The Ancient Britons were those ancient inhabitants of the island of Great Britain who spoke the Celtic Common Brittonic language, which diversified into a group of related Celtic languages such as Welsh, Cornish, Pictish, Cumbric and Breton. The Britons lived all over the island of Great Britain and on the surrounding islands and archipelagos such as the Orkneys, Shetlands, Hebrides and Isle of Man.

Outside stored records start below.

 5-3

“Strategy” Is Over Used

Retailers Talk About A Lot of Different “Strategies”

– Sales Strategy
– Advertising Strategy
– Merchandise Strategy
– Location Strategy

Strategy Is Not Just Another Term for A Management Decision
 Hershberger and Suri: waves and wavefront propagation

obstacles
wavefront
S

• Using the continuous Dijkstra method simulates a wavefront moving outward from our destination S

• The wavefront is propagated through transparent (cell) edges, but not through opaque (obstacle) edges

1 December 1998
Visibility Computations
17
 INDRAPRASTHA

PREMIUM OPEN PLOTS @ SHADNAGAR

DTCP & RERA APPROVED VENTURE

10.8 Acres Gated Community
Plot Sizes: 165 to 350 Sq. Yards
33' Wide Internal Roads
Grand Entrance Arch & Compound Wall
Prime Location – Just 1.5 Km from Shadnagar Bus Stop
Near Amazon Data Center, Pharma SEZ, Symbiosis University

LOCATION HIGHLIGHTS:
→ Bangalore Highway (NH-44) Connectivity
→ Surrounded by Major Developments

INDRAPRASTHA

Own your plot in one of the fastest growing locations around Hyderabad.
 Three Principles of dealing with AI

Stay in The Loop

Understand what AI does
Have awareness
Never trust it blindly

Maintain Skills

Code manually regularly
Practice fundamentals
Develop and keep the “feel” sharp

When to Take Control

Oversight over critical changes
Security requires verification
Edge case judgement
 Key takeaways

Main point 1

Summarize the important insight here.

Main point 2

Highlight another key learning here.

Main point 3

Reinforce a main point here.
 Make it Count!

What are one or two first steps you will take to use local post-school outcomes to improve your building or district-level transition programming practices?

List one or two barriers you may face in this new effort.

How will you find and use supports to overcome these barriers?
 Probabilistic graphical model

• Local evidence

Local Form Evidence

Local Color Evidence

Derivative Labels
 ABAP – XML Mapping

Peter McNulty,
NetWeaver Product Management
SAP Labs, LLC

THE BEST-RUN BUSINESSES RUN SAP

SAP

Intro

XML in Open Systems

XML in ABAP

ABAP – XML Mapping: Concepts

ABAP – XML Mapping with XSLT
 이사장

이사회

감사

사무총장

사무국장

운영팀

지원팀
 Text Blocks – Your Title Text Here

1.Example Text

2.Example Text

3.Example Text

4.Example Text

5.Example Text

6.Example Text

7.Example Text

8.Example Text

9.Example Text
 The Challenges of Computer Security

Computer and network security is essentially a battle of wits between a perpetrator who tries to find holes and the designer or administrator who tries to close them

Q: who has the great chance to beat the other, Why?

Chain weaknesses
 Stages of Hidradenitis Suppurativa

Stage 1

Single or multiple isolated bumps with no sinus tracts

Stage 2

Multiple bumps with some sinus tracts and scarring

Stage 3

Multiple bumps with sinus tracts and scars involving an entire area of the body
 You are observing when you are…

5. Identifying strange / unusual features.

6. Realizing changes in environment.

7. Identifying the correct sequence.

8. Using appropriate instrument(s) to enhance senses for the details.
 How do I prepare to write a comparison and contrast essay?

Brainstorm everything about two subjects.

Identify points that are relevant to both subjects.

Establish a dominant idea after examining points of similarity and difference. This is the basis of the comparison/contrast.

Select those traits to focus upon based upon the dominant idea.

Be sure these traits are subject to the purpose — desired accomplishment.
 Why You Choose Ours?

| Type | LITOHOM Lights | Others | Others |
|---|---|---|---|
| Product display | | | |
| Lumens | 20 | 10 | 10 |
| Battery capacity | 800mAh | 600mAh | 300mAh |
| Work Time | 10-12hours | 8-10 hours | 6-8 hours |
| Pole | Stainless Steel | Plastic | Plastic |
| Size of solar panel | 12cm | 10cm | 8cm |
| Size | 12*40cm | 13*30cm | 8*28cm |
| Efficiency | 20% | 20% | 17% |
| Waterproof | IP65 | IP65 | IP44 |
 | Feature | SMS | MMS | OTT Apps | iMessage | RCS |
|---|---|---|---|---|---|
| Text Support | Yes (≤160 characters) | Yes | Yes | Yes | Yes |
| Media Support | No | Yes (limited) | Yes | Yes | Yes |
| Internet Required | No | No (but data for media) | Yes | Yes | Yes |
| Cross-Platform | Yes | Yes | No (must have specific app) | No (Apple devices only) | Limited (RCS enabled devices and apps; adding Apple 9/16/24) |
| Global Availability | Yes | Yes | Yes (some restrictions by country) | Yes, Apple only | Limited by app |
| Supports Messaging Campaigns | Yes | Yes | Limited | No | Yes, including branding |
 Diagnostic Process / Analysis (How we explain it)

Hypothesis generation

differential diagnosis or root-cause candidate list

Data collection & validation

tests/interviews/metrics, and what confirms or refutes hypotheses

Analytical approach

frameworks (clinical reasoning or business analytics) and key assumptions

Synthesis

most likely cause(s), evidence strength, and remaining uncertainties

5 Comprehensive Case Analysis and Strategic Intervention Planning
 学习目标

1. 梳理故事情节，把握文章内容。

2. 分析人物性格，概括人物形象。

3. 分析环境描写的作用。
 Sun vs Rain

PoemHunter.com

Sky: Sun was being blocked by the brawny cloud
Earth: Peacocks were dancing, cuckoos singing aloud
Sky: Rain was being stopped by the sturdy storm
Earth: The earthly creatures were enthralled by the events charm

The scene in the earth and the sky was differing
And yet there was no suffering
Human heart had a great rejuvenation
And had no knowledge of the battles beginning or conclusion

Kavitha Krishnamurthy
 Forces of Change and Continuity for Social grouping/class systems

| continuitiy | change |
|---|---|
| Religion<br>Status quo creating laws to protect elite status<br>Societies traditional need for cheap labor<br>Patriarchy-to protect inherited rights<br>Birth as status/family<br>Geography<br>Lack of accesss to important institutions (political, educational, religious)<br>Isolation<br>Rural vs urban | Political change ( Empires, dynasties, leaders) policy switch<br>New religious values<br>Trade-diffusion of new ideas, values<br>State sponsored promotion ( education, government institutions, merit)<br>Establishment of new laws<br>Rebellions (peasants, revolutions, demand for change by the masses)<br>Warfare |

Ireland was inhabited by a different group of Celts, speaking Goidelic (or Gaelic).
The coming of the Anglo-Saxons and Gaelic speaking Celts from the 5th century AD onwards, and the resulting gradual spread of the collection of dialects that would become the English language and Scots Gaelic, between them eventually extinguished Brittonic from much of its former territory by the 12th century AD, leaving Brittonic speakers only in Wales, Cornwall and Brittany.
The term is usually used in reference to the people of Great Britain in the Iron Age (from approximately the 7th century BC), and through the Roman, Sub-Roman period, Middle Ages and the Tudor period, although there is thought to have been little or no change to the genetic mixture at the start of the period, and relatively little by the end. During the 18th century however, and particularly after the Acts of Union 1707 the terms British and Briton would gradually come to be applied not just to the remaining Brittonic peoples themselves, but to all of the inhabitants of the United Kingdom, including the English, Scottish and Northern Irish.